USE [master] GO CREATE SERVER ROLE [udr_SecurityAdmin]; GO
Run the above query
Messages
--------
Command(s) completed successfully.
See our newly created SQL Server role in object explorer in the following screenshot.
Please go to its properties to edit or view the role settings. By default, it has assigned the current user as the owner because we haven’t provided the information about the owner in our statement.
Let me provide the Owner as John
USE [master] GO CREATE SERVER ROLE [udr_dbcreator] AUTHORIZATION John; GO
Run the above query
Messages
--------
Command(s) completed successfully.
You can see the new one.
From the properties, you can see the owner as John.
Edit SQL Server Roles using SSMS
Please go to the Roles folder to edit the existing one to select the required name—Right-click on the name you want to edit and select the Properties option from the context menu.
Once you select the Properties, the following window opens. Use this to alter the Owner, Securables, Members, and memberships.
How to edit SQL Server Roles using transact query
Use the SQL ALTER SERVER ROLE command to edit the properties. The below code snippet will rename the udr_SecurityAdmin to udr_NewSecurityAdmin.
USE [master] GO ALTER SERVER ROLE [udr_SecurityAdmin] WITH NAME = [udr_NewSecurityAdmin] GO
Execute alter query
Messages
--------
Command(s) completed successfully.
You can see the updated one.
Add Role Members
The below code snippet will add a new SQL member to the existing Server Role: udr_NewSceirutyAdmin.
USE [master] GO ALTER SERVER ROLE [udr_NewSecurityAdmin] ADD MEMBER [Mahesh]; GO
Run add a member to server query.
Messages
--------
Command(s) completed successfully.
The below code will add new Windows login [PRASAD\Dave] to the existing Server Role: udr_NewSceirutyAdmin.
USE [master] GO ALTER SERVER ROLE [udr_NewSecurityAdmin] ADD MEMBER [PRASAD\Dave]; GO
Run the above new Windows login query.
Messages
--------
Command(s) completed successfully.
From the properties, you can see the new Role members that we added before.
Drop Role Members
The Below SQL code will remove the PRASAD\Dave server role member from the udr_NewSecurityAdmin.
USE [master] GO ALTER SERVER ROLE [udr_NewSecurityAdmin] DROP MEMBER [PRASAD\Dave]; GO
Execute drop member’s query.
Messages
--------
Command(s) completed successfully.
you can find the same in properties.
You can also grant permission to use the query. We will write a dedicated article about permissions.
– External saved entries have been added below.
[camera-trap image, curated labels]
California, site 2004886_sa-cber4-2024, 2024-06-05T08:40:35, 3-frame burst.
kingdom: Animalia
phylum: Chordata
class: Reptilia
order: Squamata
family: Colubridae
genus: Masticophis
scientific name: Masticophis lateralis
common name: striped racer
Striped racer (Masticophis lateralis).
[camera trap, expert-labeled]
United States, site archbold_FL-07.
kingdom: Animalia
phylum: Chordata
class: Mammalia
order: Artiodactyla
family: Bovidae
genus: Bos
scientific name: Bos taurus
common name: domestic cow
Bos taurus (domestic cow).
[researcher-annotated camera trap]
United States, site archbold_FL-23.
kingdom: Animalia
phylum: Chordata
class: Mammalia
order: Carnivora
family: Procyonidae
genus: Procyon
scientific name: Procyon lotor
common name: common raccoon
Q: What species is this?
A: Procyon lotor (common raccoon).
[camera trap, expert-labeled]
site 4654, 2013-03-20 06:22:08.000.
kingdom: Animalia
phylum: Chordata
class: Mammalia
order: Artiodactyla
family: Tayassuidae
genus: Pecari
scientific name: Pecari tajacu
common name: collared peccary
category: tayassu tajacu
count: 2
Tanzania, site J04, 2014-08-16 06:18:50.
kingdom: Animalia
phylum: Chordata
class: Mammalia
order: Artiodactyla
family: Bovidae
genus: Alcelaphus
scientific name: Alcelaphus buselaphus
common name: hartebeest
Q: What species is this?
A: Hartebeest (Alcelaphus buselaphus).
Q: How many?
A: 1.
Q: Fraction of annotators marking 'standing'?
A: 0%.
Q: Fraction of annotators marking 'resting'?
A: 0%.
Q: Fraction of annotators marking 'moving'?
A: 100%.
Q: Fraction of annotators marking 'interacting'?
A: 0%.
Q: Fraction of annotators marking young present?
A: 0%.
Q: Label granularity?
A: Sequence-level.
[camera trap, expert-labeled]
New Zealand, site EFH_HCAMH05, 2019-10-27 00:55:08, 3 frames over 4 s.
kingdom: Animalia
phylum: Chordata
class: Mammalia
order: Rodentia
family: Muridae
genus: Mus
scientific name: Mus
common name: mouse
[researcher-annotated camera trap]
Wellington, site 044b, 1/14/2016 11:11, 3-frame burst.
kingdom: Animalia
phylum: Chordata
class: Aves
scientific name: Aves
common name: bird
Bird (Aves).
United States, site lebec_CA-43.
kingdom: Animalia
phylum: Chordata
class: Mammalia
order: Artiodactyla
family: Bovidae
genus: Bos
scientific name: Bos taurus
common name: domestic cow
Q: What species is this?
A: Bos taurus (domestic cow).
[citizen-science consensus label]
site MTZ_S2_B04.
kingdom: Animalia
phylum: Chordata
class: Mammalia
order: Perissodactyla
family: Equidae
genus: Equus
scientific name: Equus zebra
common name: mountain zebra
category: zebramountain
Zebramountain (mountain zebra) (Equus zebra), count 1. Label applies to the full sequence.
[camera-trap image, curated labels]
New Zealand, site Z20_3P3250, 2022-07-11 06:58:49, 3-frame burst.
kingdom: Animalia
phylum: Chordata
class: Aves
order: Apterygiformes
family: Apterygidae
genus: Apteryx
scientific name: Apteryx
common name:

USE [master] GO GRANT ALTER ON SERVER ROLE::[udr_NewSecurityAdmin] TO [PRASAD\Dave]; GO
Run grant permissions query
Messages
--------
Command(s) completed successfully.
Delete Roles using SSMS
Please expand the Server Roles folder to select the required name to delete the existing ones. Right-click on the name that you want to delete, and select the Delete option
Once you select the Delete option, the following window will open. Click OK to delete the SQL server role.
SQL Delete or Drop Server Role
It provides the DROP SERVER ROLE command to delete or drop the existing.
USE [master] GO DROP SERVER ROLE [udr_dbcreator]; -- This is Role Name GO
Messages
--------
Command(s) completed successfully.
Now you can see there is none with the name udr_dbcreator.